Rabat - A United Nations spokesperson defended the impartiality of Secretary-General Ban Ki-moon’s aides on Thursday, after King Mohammed VI gave a speech in Riyadh accusing the staffers of holding “hostile positions” against Morocco in the Western Sahara dispute.
“All those who serve the U.N., including all those who advise the Secretary-General, are U.N. staff members," Ki-moon’s spokesperson, Stephane Dujarric, said during a press briefing. “They have signed on to the Charter. Their only allegiance is to the United Nations and to serve the Secretary-General, and they give their advice based on that."
The king made his comments during the opening ceremony of the Gulf Cooperation Council’s joint summit on Wednesday - approximately one month after the Moroccan government evicted the U.N.-affiliated peacekeeping mission in the Western Sahara, known as MINURSO, from its offices in the southern cities of Laayoune and Dakhla.
“It is a fact that some of [Ki-moon’s] aides have national agendas,” the king said in the Saudi Arabian capital. “They are politically motivated and they serve other parties’ interests without regard for their duty, as staff members of the United Nations organization, to act impartially and objectively - an obligation that lies at the very heart of U.N. action.”
The Moroccan monarch went on to clarify that his country does not have a “problem” with the members of the Security Council or the U.N. as a whole, but he does take issue with the Secretary-General and unnamed members of his staff.
Dujarric declined to comment on the identities of the aides the king intended during his speech. The spokesperson also said meetings between Moroccan officials and U.N. diplomats have not included an intermediary so far.
The move to expel the international personnel came as a political response to Ki-moon’s remarks in Algiers last month, during which the top official used the term “occupation” to describe Morocco’s presence in the mineral-rich region the kingdom considers to be its “Southern Provinces."
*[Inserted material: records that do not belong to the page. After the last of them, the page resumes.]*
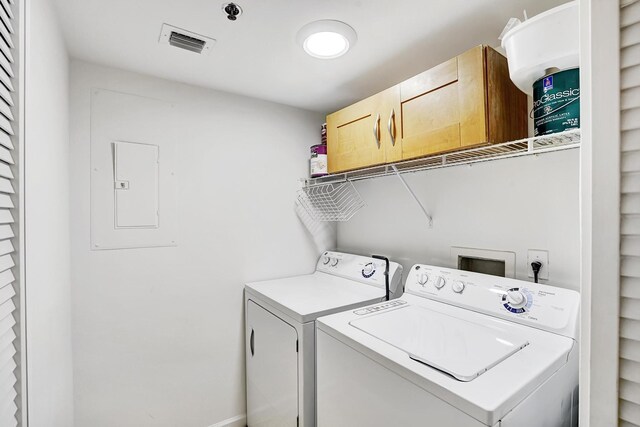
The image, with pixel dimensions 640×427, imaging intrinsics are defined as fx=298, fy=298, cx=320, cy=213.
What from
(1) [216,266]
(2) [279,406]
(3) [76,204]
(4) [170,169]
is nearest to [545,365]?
(2) [279,406]

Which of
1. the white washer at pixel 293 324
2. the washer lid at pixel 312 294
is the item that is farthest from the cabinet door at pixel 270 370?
the washer lid at pixel 312 294

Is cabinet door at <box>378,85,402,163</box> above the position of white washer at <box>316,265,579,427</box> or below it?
above

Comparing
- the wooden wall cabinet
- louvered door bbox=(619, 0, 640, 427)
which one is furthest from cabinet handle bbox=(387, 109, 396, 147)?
louvered door bbox=(619, 0, 640, 427)

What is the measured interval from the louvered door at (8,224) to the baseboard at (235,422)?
164 cm

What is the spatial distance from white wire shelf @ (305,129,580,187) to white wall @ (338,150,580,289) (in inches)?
4.2

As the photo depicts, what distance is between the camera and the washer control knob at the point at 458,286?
1571 millimetres

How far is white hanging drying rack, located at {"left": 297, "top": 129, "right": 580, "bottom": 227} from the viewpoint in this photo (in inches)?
47.5

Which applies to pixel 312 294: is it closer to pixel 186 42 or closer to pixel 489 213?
pixel 489 213

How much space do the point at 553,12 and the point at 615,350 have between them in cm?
108

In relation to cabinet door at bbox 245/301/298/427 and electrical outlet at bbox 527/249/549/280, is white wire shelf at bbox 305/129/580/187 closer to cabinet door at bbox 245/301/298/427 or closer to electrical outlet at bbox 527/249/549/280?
electrical outlet at bbox 527/249/549/280

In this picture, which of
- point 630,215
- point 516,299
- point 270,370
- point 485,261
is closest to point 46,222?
point 270,370

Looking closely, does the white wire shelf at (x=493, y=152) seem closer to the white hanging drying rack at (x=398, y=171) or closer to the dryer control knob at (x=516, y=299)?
the white hanging drying rack at (x=398, y=171)

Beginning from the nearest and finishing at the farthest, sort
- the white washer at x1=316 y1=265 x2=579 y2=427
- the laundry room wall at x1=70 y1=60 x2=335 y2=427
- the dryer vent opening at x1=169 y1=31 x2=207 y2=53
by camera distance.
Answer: the white washer at x1=316 y1=265 x2=579 y2=427, the dryer vent opening at x1=169 y1=31 x2=207 y2=53, the laundry room wall at x1=70 y1=60 x2=335 y2=427

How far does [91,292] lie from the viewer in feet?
5.85
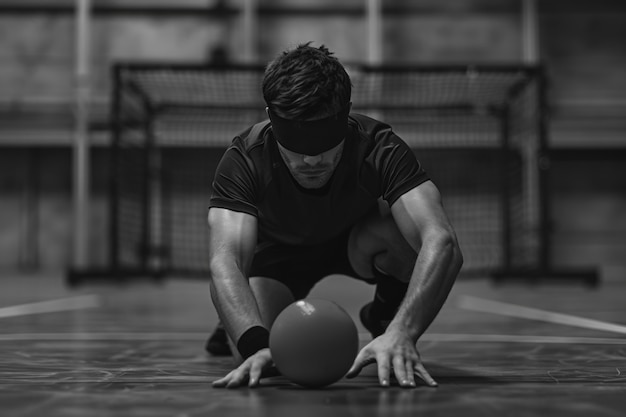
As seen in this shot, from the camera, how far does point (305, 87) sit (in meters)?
2.48

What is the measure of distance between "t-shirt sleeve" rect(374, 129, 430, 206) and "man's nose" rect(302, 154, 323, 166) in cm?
25

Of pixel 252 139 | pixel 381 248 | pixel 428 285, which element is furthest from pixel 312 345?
pixel 381 248

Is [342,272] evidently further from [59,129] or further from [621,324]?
[59,129]

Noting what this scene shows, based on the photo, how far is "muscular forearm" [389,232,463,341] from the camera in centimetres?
249

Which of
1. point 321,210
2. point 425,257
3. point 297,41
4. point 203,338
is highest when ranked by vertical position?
point 297,41

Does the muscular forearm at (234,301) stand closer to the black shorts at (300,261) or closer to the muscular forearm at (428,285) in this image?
the muscular forearm at (428,285)

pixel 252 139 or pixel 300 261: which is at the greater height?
pixel 252 139

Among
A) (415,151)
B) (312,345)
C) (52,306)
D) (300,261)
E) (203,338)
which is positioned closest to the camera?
(312,345)

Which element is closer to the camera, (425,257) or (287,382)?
(287,382)

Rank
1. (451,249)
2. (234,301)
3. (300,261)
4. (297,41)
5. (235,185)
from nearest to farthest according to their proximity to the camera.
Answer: (234,301) → (451,249) → (235,185) → (300,261) → (297,41)

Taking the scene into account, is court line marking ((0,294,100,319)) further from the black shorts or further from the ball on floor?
the ball on floor

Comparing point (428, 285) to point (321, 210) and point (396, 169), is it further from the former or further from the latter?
point (321, 210)

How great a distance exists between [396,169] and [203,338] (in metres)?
1.89

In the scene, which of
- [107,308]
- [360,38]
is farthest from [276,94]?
[360,38]
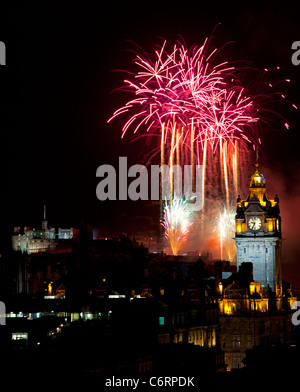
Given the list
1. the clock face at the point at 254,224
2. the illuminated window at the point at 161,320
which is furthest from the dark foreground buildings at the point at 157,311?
the clock face at the point at 254,224

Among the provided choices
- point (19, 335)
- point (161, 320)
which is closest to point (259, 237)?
point (161, 320)

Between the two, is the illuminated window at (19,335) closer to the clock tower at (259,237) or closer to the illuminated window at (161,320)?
the illuminated window at (161,320)

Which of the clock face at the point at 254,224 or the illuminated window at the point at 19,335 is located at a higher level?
the clock face at the point at 254,224

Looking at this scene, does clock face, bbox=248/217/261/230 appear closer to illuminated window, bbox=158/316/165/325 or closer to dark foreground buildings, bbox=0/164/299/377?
dark foreground buildings, bbox=0/164/299/377

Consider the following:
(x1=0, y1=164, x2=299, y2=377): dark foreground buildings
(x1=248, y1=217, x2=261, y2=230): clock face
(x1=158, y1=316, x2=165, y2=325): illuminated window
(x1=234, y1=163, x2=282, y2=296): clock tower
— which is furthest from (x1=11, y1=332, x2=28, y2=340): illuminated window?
(x1=248, y1=217, x2=261, y2=230): clock face

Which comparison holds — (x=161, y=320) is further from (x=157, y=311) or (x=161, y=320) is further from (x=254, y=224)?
(x=254, y=224)
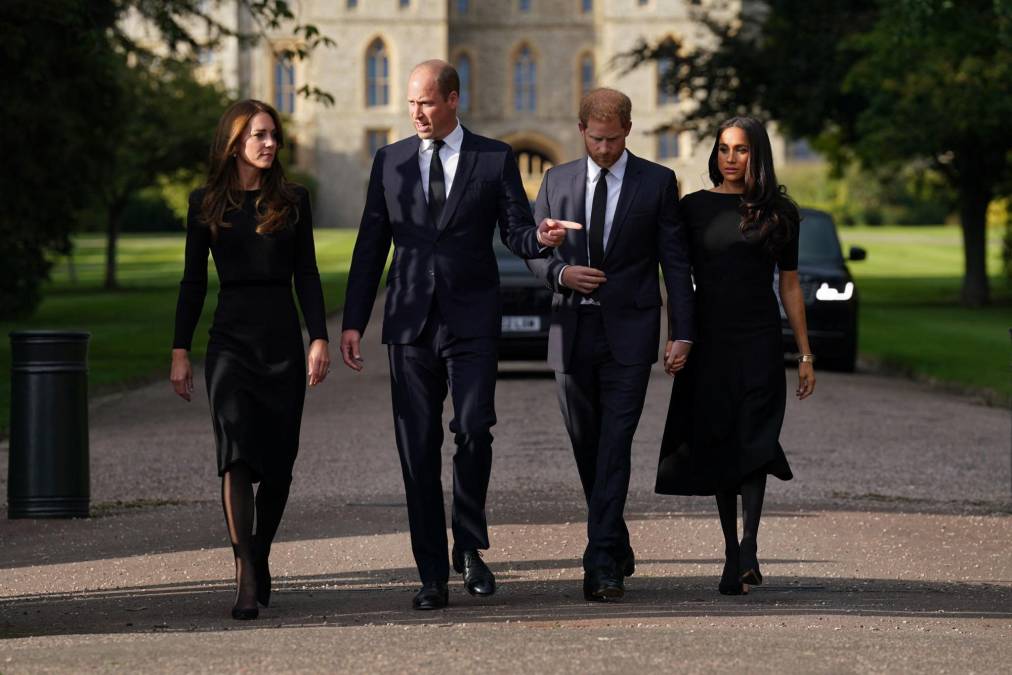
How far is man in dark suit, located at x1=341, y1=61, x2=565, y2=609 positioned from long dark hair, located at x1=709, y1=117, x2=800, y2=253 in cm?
86

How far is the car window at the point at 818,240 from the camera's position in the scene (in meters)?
21.3

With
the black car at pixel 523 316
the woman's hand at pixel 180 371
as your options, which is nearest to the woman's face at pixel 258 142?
the woman's hand at pixel 180 371

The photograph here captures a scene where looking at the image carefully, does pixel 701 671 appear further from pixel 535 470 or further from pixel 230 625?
pixel 535 470

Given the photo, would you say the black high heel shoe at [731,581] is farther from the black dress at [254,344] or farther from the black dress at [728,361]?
the black dress at [254,344]

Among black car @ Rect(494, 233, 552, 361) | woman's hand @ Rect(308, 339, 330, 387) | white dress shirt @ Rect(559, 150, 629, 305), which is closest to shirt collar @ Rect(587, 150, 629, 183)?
white dress shirt @ Rect(559, 150, 629, 305)

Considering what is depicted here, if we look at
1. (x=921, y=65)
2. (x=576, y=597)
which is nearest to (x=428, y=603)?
(x=576, y=597)

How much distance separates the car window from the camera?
21.3 metres

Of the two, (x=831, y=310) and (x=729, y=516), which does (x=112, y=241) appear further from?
(x=729, y=516)

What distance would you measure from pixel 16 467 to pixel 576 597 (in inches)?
157

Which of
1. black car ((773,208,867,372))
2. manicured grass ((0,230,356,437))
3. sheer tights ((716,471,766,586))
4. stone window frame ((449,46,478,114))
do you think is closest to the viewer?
sheer tights ((716,471,766,586))

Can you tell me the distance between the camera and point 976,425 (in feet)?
50.1

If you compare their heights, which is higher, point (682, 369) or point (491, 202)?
point (491, 202)

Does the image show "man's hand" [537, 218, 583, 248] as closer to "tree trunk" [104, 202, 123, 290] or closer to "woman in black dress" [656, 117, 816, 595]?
"woman in black dress" [656, 117, 816, 595]

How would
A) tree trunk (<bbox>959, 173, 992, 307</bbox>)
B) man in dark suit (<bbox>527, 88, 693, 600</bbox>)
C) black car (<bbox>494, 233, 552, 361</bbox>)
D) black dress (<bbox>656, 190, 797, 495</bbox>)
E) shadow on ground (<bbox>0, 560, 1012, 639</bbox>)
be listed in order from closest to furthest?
1. shadow on ground (<bbox>0, 560, 1012, 639</bbox>)
2. man in dark suit (<bbox>527, 88, 693, 600</bbox>)
3. black dress (<bbox>656, 190, 797, 495</bbox>)
4. black car (<bbox>494, 233, 552, 361</bbox>)
5. tree trunk (<bbox>959, 173, 992, 307</bbox>)
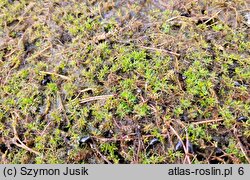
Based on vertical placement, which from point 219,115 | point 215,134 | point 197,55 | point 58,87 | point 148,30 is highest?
point 148,30

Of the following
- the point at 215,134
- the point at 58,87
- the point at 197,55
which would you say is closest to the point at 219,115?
the point at 215,134

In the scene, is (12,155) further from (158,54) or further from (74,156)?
(158,54)

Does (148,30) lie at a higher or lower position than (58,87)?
higher

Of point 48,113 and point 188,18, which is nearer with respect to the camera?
point 48,113

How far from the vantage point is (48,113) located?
2.43 m

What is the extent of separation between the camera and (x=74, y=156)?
2.17 meters

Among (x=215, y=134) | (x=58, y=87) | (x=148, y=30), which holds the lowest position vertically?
(x=215, y=134)
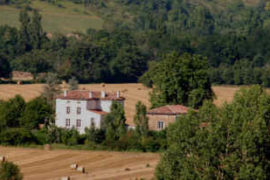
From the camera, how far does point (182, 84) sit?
83.9 metres

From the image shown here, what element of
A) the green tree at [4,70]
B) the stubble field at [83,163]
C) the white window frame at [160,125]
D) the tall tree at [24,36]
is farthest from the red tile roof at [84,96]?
the tall tree at [24,36]

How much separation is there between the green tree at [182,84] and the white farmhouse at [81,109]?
733cm

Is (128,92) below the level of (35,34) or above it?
below

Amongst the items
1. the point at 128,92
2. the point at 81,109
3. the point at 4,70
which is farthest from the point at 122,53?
the point at 81,109

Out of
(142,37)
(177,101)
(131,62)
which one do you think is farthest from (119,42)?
(177,101)

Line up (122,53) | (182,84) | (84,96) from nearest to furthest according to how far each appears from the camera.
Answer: (84,96) → (182,84) → (122,53)

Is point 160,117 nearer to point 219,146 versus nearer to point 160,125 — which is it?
point 160,125

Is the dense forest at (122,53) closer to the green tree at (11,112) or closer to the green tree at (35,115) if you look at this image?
the green tree at (11,112)

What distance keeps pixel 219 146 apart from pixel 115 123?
26876 mm

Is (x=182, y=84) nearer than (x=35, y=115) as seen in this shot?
No

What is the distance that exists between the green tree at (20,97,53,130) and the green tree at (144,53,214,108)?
12.2 meters

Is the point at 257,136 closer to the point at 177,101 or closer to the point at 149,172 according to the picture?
the point at 149,172

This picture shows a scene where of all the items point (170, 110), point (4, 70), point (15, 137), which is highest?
point (4, 70)

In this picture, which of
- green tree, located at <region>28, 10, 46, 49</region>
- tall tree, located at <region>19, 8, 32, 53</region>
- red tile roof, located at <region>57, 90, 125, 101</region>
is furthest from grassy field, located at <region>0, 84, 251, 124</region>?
green tree, located at <region>28, 10, 46, 49</region>
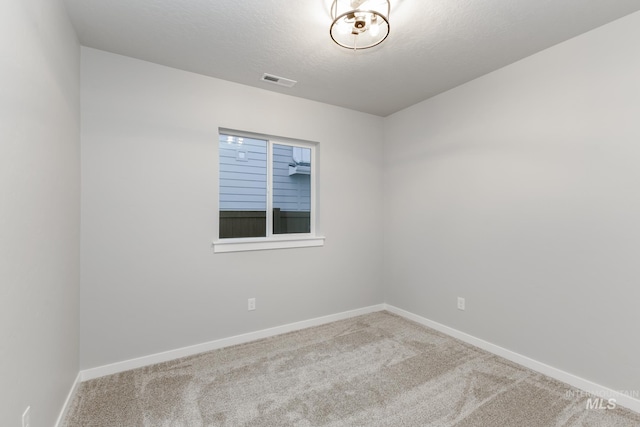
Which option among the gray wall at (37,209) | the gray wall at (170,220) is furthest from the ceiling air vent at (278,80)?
the gray wall at (37,209)

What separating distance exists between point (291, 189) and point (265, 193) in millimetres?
328

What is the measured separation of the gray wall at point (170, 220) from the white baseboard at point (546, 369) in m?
1.30

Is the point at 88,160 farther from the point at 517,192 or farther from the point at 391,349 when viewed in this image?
the point at 517,192

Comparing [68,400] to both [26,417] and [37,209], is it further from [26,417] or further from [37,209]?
[37,209]

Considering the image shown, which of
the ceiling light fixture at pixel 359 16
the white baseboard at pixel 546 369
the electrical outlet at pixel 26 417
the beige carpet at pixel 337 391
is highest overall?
the ceiling light fixture at pixel 359 16

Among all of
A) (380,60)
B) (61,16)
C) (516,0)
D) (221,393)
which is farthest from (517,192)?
(61,16)

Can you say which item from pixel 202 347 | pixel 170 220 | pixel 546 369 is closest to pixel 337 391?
pixel 202 347

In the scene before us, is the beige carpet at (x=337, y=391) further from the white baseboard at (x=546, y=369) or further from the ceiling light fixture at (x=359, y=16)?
the ceiling light fixture at (x=359, y=16)

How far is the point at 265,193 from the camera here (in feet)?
10.5

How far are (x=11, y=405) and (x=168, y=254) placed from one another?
4.81 feet

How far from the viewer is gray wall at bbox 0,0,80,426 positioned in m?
1.16

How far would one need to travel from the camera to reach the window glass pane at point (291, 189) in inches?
129

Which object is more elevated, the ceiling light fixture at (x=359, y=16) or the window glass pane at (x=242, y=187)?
the ceiling light fixture at (x=359, y=16)

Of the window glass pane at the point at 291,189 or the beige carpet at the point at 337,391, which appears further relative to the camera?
the window glass pane at the point at 291,189
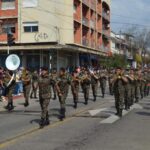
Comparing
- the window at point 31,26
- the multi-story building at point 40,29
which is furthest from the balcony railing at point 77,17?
the window at point 31,26

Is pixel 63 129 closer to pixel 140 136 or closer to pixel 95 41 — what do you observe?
pixel 140 136

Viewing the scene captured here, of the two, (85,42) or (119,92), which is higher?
(85,42)

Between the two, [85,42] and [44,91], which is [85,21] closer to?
[85,42]

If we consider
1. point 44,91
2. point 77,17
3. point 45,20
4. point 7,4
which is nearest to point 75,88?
point 44,91

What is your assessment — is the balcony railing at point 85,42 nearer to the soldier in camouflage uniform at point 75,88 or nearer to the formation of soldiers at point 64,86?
the formation of soldiers at point 64,86

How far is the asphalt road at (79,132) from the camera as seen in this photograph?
1217 centimetres

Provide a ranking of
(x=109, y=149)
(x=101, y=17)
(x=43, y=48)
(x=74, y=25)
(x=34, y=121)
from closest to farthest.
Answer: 1. (x=109, y=149)
2. (x=34, y=121)
3. (x=43, y=48)
4. (x=74, y=25)
5. (x=101, y=17)

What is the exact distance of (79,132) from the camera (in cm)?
1463

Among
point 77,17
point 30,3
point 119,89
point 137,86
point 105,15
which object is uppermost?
point 105,15

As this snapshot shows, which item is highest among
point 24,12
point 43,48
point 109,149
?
point 24,12

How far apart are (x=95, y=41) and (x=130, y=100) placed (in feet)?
173

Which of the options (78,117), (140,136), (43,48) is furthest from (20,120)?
(43,48)

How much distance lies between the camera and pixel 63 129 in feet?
50.5

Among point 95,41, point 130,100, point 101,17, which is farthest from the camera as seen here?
point 101,17
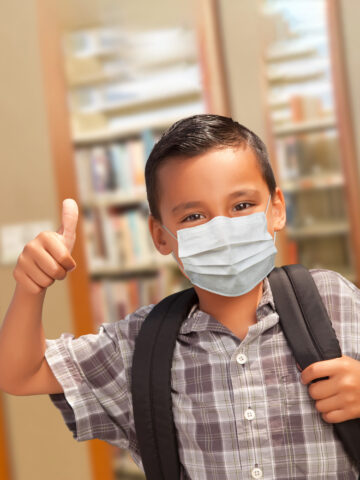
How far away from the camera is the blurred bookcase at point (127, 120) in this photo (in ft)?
8.61

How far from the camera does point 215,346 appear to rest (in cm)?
93

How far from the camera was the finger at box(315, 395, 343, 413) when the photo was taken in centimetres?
83

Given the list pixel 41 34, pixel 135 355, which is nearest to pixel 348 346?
pixel 135 355

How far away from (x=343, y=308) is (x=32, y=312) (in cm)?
52

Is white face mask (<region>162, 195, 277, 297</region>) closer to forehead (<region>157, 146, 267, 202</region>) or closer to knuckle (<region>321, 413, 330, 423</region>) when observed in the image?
forehead (<region>157, 146, 267, 202</region>)

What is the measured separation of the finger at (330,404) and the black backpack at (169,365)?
1.3 inches

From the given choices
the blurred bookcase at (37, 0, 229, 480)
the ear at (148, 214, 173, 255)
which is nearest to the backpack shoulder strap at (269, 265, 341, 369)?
the ear at (148, 214, 173, 255)

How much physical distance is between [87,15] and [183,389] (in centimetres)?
216

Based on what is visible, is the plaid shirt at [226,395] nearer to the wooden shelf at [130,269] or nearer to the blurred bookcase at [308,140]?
the wooden shelf at [130,269]

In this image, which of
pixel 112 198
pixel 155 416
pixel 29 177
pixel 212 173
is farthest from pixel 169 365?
pixel 112 198

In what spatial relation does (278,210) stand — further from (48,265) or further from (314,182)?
(314,182)

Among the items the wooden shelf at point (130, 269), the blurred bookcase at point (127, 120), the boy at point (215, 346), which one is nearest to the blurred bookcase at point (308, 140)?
the blurred bookcase at point (127, 120)

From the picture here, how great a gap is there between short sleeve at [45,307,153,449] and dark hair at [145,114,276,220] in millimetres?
265

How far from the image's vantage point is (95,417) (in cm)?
96
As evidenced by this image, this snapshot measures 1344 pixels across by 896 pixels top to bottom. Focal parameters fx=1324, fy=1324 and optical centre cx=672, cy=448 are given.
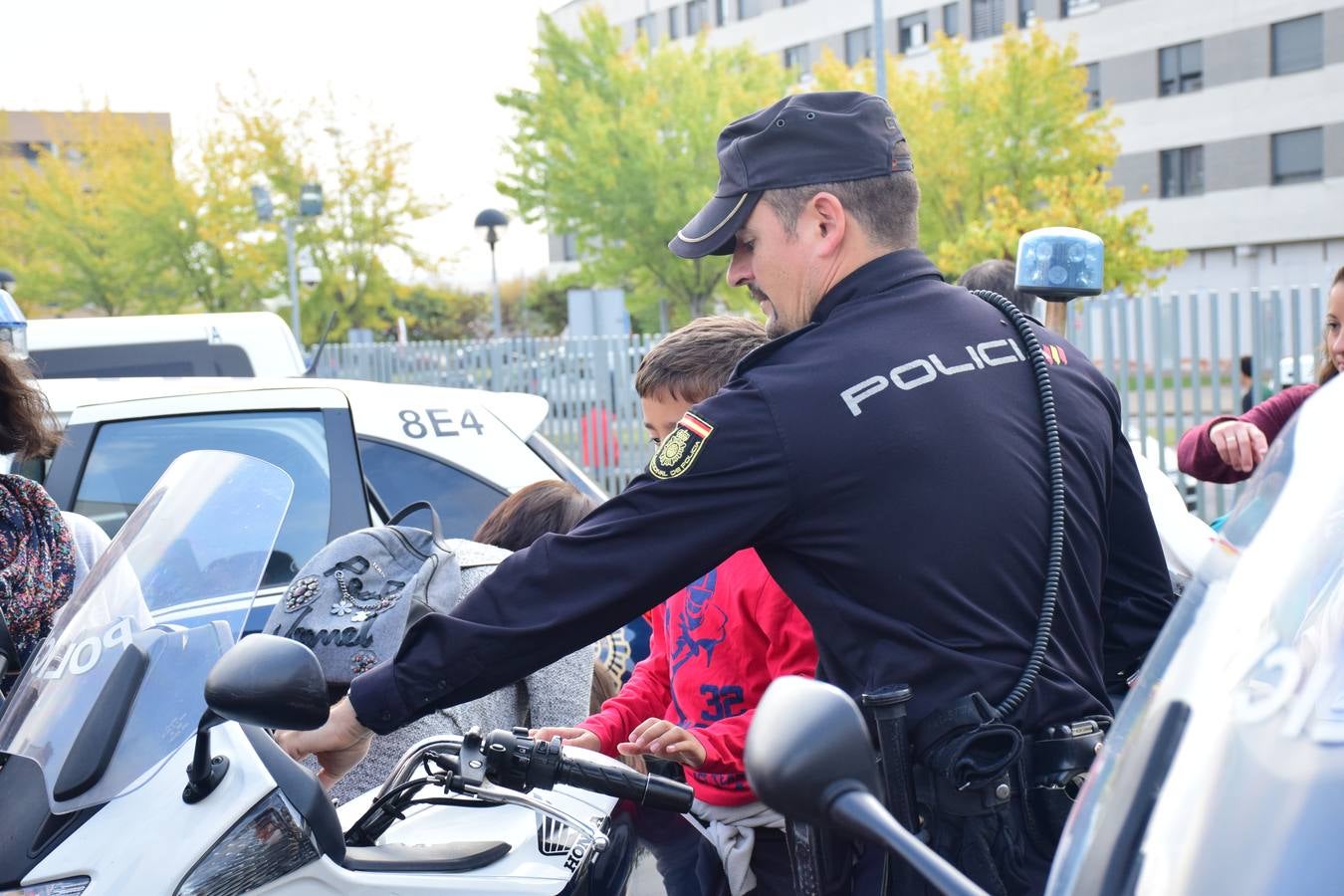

Shortly after the political aftermath of the U.N. leader’s comments began materializing, Dujarric told reporters that the U.N. leader “regrets” causing the “misunderstandings” that led to the displacement of MINURSO, which had been serving as an intermediate between Morocco and the separatist Polisario Front since 1991: the year that marked the end of a deadly 16-year war for sovereignty over the Sahara.
The North African government rejected the spokesperson’s statement as a “non-apology” and refused to reconsider the mission’s eviction.
This year’s edition of MINURSO’s report will be voted on by the Security Council and published later this month. It will include details on the future of the strategy of the mission, as it functions outside its territory of primary concern.